• TASK OBJECTIVE: Please, from the entries below, transcribe exactly the lines that begin at the line with "Some purple and" and end at the line with "Man smiles in", without the pictures.

• DATA SECTION:
——————————

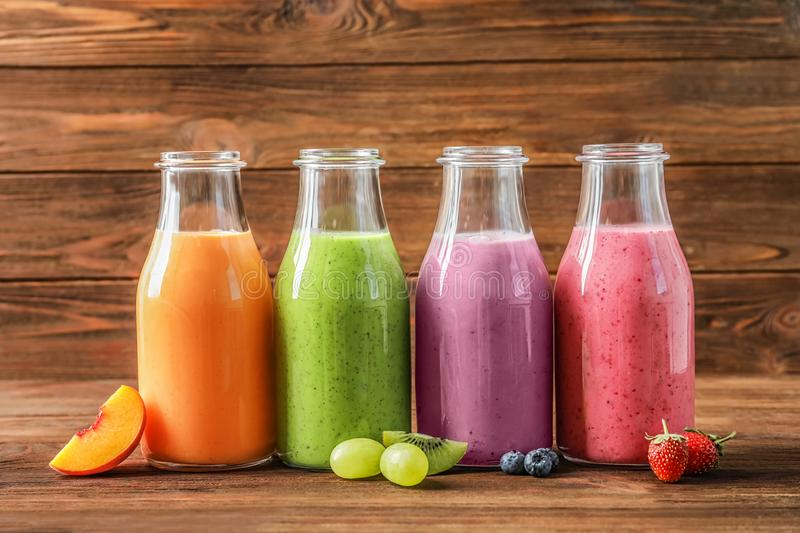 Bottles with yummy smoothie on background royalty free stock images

——————————

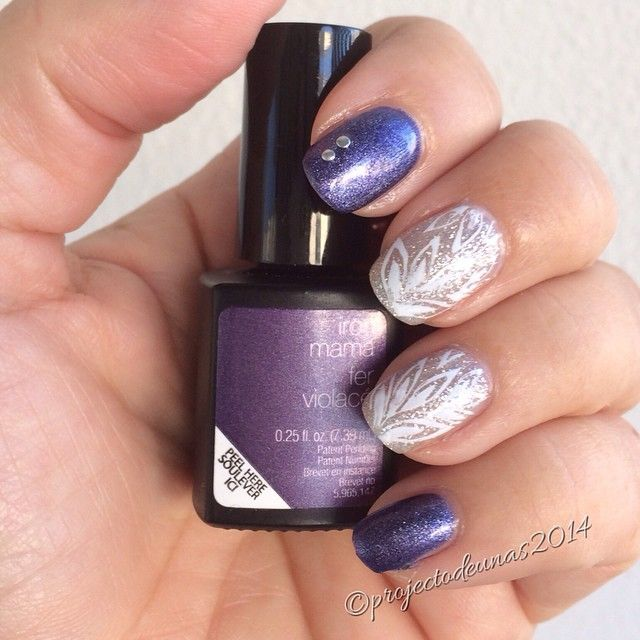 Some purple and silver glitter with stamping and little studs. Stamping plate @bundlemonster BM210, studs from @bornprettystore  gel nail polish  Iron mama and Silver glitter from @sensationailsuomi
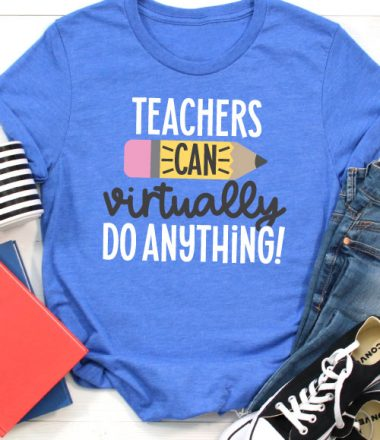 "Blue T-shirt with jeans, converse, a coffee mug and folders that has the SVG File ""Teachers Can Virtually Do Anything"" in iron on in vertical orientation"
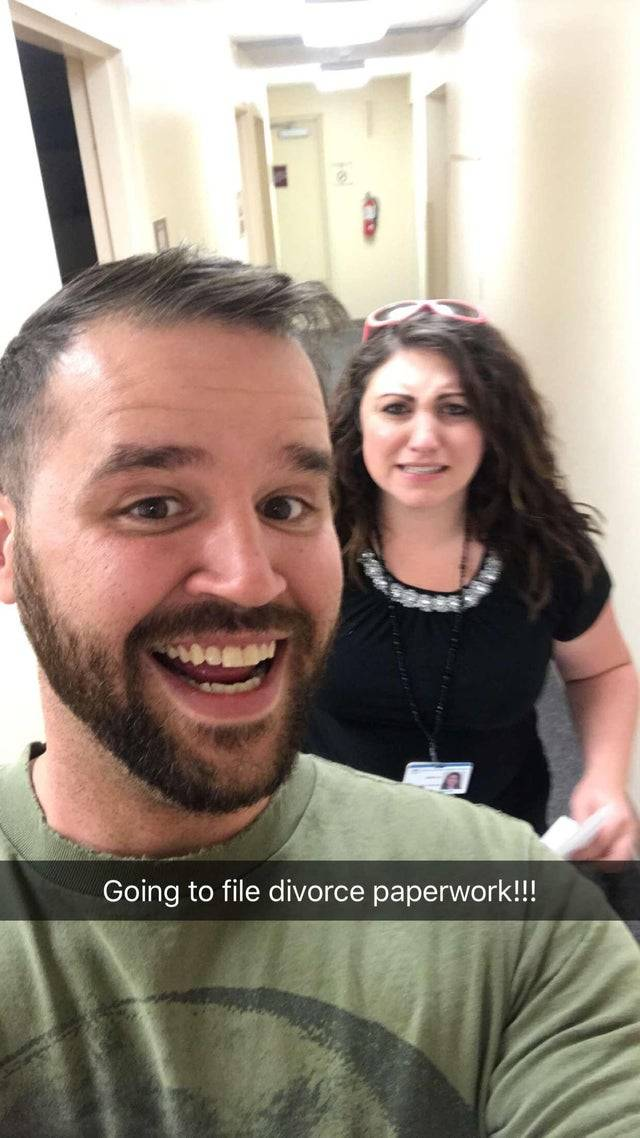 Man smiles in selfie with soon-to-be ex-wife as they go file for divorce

——————————

• YOUR RESPONSE:
 Some purple and silver glitter with stamping and little studs. Stamping plate @bundlemonster BM210, studs from @bornprettystore  gel nail polish  Iron mama and Silver glitter from @sensationailsuomi
 "Blue T-shirt with jeans, converse, a coffee mug and folders that has the SVG File ""Teachers Can Virtually Do Anything"" in iron on in vertical orientation"
 Man smiles in selfie with soon-to-be ex-wife as they go file for divorce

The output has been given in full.